That is bullshit. You’re wrong. Prove it.
I was done sucking up to men. Fluffing their egos. Folding their tightie whities. I was going to smash my bottles against the wall, and someone could clean up after me, goddammit. I stopped leaning over makeup mirrors and blow-drying my hair. I wore clothes that stank of hamper and Marlboro Lights, and it seemed to me that men got off on this new uncorseted persona. That’s what they said: We like strong women. That’s what they said: Be yourself. So, death to the girl of the nervous fidgets, behold the woman with a beer in her hand and one endless cigarette. No more hearts doodled in spiral notebooks. No more falling in love with every boy who looks your way in biology class. But falling into bed—now, this was another topic entirely.

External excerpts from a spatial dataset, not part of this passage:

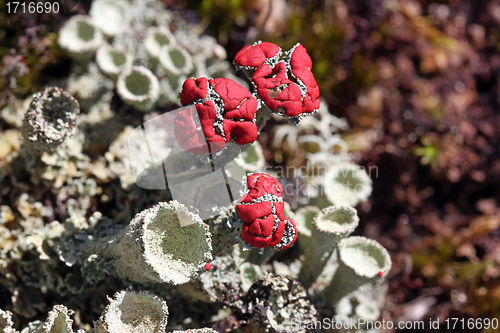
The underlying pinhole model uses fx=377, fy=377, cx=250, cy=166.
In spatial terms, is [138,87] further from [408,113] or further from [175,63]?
[408,113]

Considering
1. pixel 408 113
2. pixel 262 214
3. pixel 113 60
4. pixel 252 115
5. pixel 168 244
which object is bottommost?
pixel 408 113

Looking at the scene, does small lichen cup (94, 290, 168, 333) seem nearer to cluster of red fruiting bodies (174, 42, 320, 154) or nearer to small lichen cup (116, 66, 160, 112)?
cluster of red fruiting bodies (174, 42, 320, 154)

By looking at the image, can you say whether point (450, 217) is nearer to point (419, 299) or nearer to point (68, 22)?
point (419, 299)

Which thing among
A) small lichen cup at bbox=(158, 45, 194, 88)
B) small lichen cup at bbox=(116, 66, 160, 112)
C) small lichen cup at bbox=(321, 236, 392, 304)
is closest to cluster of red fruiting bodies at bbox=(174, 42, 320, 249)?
small lichen cup at bbox=(321, 236, 392, 304)

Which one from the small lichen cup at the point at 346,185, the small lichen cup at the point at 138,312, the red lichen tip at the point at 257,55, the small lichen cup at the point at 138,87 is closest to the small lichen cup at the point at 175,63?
the small lichen cup at the point at 138,87

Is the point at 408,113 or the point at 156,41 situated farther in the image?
the point at 408,113

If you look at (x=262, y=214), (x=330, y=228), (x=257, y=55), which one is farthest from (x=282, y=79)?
(x=330, y=228)
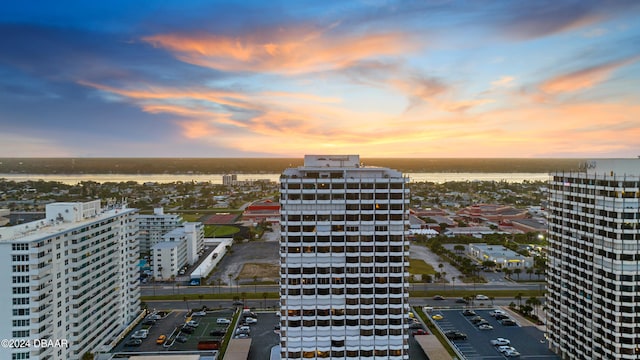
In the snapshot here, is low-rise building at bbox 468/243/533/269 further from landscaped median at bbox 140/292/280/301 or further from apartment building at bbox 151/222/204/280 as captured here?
apartment building at bbox 151/222/204/280

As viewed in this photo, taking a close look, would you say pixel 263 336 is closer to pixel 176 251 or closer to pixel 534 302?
pixel 176 251

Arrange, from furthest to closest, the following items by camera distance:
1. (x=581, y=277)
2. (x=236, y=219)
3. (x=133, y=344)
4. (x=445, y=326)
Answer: (x=236, y=219)
(x=445, y=326)
(x=133, y=344)
(x=581, y=277)

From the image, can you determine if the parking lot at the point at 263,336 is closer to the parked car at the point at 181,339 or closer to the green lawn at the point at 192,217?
the parked car at the point at 181,339

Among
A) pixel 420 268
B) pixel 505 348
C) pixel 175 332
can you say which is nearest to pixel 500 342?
pixel 505 348

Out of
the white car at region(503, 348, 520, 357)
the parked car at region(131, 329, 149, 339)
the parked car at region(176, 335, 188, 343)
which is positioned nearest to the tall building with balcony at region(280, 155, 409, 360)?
the white car at region(503, 348, 520, 357)

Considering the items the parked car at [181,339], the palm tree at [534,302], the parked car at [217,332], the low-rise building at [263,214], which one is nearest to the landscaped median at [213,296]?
the parked car at [217,332]

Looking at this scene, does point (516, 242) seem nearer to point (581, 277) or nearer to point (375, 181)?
point (581, 277)

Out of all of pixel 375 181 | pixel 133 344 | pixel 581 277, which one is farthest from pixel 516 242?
pixel 133 344
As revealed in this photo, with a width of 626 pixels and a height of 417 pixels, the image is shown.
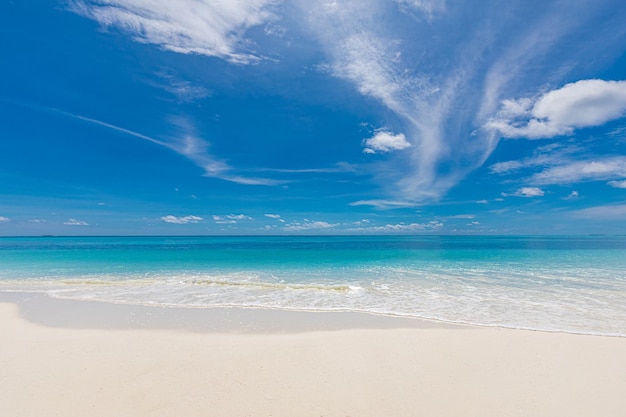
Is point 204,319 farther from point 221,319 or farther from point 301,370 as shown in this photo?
point 301,370

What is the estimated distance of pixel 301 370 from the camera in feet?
22.3

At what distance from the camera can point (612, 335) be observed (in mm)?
8977

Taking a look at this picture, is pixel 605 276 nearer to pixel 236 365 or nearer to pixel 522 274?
pixel 522 274

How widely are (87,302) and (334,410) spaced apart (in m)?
13.4

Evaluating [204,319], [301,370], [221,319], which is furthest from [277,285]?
[301,370]

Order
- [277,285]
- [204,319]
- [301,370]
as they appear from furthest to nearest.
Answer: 1. [277,285]
2. [204,319]
3. [301,370]

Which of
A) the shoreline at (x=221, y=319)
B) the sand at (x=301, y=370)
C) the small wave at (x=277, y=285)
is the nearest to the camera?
the sand at (x=301, y=370)

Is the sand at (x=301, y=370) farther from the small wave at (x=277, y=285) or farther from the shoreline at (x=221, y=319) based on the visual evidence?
the small wave at (x=277, y=285)

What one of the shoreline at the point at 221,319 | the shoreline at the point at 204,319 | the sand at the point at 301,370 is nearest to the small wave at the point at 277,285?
the shoreline at the point at 221,319

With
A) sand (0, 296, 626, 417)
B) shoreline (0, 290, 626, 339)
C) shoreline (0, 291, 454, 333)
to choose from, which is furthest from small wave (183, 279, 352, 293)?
sand (0, 296, 626, 417)

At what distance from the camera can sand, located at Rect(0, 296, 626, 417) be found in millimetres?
5457

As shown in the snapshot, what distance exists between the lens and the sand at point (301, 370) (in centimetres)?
546

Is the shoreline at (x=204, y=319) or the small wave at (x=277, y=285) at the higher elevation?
the small wave at (x=277, y=285)

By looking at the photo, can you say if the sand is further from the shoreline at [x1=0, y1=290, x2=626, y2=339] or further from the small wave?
the small wave
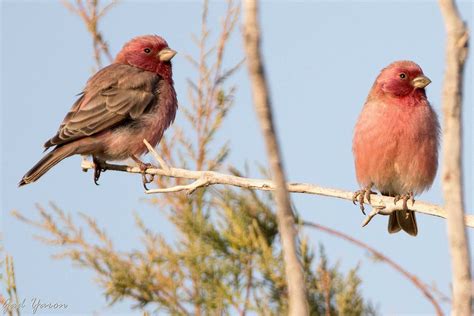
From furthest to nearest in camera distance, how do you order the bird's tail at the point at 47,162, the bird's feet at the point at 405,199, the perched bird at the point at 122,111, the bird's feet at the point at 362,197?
the perched bird at the point at 122,111 < the bird's tail at the point at 47,162 < the bird's feet at the point at 362,197 < the bird's feet at the point at 405,199

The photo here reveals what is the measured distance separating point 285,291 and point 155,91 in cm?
260

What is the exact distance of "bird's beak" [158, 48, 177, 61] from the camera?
7.34 meters

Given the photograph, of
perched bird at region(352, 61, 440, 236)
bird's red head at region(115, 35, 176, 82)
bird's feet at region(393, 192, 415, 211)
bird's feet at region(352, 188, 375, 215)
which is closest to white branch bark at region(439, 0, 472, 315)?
bird's feet at region(393, 192, 415, 211)

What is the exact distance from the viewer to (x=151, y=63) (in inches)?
291

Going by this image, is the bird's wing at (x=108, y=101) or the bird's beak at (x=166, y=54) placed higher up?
the bird's beak at (x=166, y=54)

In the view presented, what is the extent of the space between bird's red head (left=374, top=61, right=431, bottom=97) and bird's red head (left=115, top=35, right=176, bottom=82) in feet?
6.73

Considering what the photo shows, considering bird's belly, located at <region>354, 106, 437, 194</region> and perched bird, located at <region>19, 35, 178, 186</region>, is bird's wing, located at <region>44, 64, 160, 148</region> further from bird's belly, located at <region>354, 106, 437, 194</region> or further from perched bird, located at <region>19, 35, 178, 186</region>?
bird's belly, located at <region>354, 106, 437, 194</region>

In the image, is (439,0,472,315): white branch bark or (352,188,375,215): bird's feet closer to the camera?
(439,0,472,315): white branch bark

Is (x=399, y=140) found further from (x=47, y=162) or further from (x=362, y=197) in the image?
(x=47, y=162)

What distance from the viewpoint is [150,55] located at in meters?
7.42

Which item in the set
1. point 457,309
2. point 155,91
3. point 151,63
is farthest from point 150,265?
point 457,309

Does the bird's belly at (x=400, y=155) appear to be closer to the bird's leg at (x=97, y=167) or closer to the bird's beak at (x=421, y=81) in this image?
the bird's beak at (x=421, y=81)

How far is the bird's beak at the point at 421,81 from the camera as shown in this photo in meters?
6.20

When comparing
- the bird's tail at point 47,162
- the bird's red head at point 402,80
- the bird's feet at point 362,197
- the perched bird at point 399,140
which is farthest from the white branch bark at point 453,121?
the bird's tail at point 47,162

That’s what Mateo and I did that night. We slinked off into my bedroom while the party rambled on, and we ripped off each other’s clothes in a blind, snarling rage. For so long, I wondered how it would feel to sleep with someone other than Miles. To run the tip of my nose along the powdery skin of his stomach, soft as a puppy’s belly, and into the feral thicket of short, wiry hair leading down below. But I couldn’t tell you what sex with Mateo was like, because all I had the next day was a flash of a memory, five seconds of a frame: me, on top of him, my hands digging into his chest and my hair swishing around madly. I am told that I screamed. The kind of excitement that travels through flimsy apartment walls.
“I guess I don’t need to ask if you enjoyed yourself,” my roommate Tara said the next day over coffee.
But that seemed like a very good question. Honestly, I had no idea.
I LIKED THE idea of being “experienced.” I was 16 when Miles and I had sex. I saw no explosion of glitter, no doves released into the air. Actually, it felt more like a bowling ball being shoved up my vagina (but a very sweet and loving bowling ball). I adored Miles. But our sex drives were set at different volumes. Mine was the medium hum of a transistor radio. His went to 11.
This is how teenage boys are, right? They’ll hump anything. Hump the furniture. Hump the floorboards. Their dicks are like divining rods forever finding gold inside someone else’s pants. And me? I was a cuddle bunny. I liked soft stroking and delicate kisses, and those nights could be a little heavy on the saliva and the grabbing for me.
I wasn’t a prude or anything. That was a slur in high school. Don’t be a prude. Guys would joke about girls so frigid their knees were sewn together and their tongues sat in their mouths like lazy slugs when you kissed them. I wasn’t going to be that way. My tongue had a graceful twirl. My knees opened without a creak. My bra fell to the floor with a swoosh. I would pull a man in close, let him glide all over me, and my body parts went electric in his mouth. But then.
Then what?
I’m not going to say I faked orgasms. That sounds intentional. As if I knew what an orgasm felt like, and I purposefully pretended to be having one. It was more like: Orgasms happen when you’re with men. You’re with a man now. Are you having an orgasm? Probably so! I leaned in to those swells of pleasure with loud gasps and moans as if, by moving my arms and legs frantically enough, I might somehow learn to surf.
“Did you come?” Miles would ask, looking at me with those eager blue eyes.
And I would smile. “Yes.” It was wish fulfillment, performance anxiety, and sexual ignorance wrapped up into one.
I wanted to be good in bed. Who doesn’t want this? Are there women out there, hoping to be bad in bed? And I understood from NC-17 movies starring Mickey Rourke that being good in bed was a matter of arched backs and open mouths and frantic, animal fucking that ended in a double-orgasm thunderclap. It wasn’t the hardest posture to imitate. Suck in your stomach, find the proper lighting, go nuts.